The use of Signal at the EPA mirrored reports about the use of electronic messaging platforms at other agencies, including the State Department and the Department of Labor.  But the EPA seemed to present a particularly potent site for the fermentation of political opposition among the civil service bureaucracy.  As reported by Reuters, for example, “[o]ver 400 former EPA staff members” wrote an open letter to the U.S. Senate, asking that former Oklahoma Attorney General Scott Pruitt’s nomination as Administrator be rejected, and employees in the EPA’s Chicago regional office held a joint protest against Pruitt with the Sierra Club.  Such resistance, as our investigative findings suggested, has yet to dissipate.

* * *

Cause of Action Institute (“CoA Institute”) opened its investigation into the use of Signal following Politico’s report.  We were concerned that Signal might have been used to conceal internal agency communications from oversight and that the EPA had failed to meet its legal obligations under the Freedom of Information Act (“FOIA”) and the Federal Records Act to preserve records of official government business created or obtained on Signal.  The EPA’s less-than-sterling reputation for managing electronic records likely inspired the House of Representatives to seek similar clarification from the EPA Inspector General on the Signal scandal.

In our view, to the extent intra-agency Signal correspondence pertained to employees’ plans, in their official capacities, to fight the White House on policy issues, those records were governed by the FOIA and the Federal Records Act, even if created or received on private devices.  Applicable guidance from the National Archives and Records Administration (“NARA”) on electronic records states as much.  Although some have argued that Signal could have been used in the employees’ personal capacity or “off the record,” such claims rest on “murky legal ground.”  At least to the extent employees used Signal on EPA devices, there should have been some mechanism in place to preserve messages until agency authorities could determine whether federal records laws applied.  Such a mechanism was particularly important given the difficulty of recovering encrypted messages after deletion.

* * *

To date, CoA Institute’s investigation has unearthed previously undisclosed information about the Signal scandal and the EPA’s efforts to address allegations of legal wrongdoing.  In response to our first FOIA lawsuit, the EPA acknowledged that there was an “open law enforcement” investigation and, therefore, many of the records at issue would be withheld in full.  The EPA eventually changed its position on this matter and released a number of partially-redacted records.  Those records corroborate the alarming facts reported in the media and reveal much more.

For example, the EPA Office of Inspector General apparently opened its official investigation into the use of Signal only after reading the Washington Times report on CoA Institute’s FOIA efforts.  As Assistant Inspector General Patrick Sullivan noted:

Figure 1: February 3, 2017 E-mail from Patrick Sullivan to Arthur Elkins et al.

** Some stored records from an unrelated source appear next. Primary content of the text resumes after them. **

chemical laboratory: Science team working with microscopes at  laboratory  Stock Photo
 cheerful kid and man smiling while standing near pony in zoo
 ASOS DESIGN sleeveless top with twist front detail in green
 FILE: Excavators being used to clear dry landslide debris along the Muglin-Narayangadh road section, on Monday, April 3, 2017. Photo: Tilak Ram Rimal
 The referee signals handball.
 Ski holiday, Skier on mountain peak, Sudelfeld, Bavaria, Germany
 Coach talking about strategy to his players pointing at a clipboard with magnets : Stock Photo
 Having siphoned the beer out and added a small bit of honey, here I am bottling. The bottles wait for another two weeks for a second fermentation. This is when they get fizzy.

An unidentified special agent then explained how an official “hotline complaint” would be initiated, but only after consulting with IT staff.

Figure 2: February 3, 2017 E-mail from Unidentified Special Agent

The EPA’s administrative offices appear to have been alerted to the Signal scandal before the Inspector General, and only because of the efforts of President Trump’s political appointees.  David Schnare almost immediately highlighted the need for a high-level response.

Figure 3: February 2, 2017 E-mail from David Schnare

Mr. Schnare subsequently resigned from the EPA in March 2017, citing difficulties with “antagonistic” career staff opposed to President Trump’s policy agenda.

The next day, again in response to the Washington Times, another Trump-appointed advisor, former State Senator Donald Benton, described the media reports as “disturbing if true,” and wondered whether the EPA could detect whether Signal had been improperly downloaded on any devices. (Senator Benton also left the EPA following alleged clashes with Administrator Pruitt.)

Figure 4: February 3, 2017 E-mail from Donald Benton

Steven Fine, the EPA’s Acting Assistant Administrator of the Office of Environmental Information and Acting Chief Information Officer, assured Senator Benton that the agency could not detect “app downloads,” but could, in fact, scan devices for already-installed programs.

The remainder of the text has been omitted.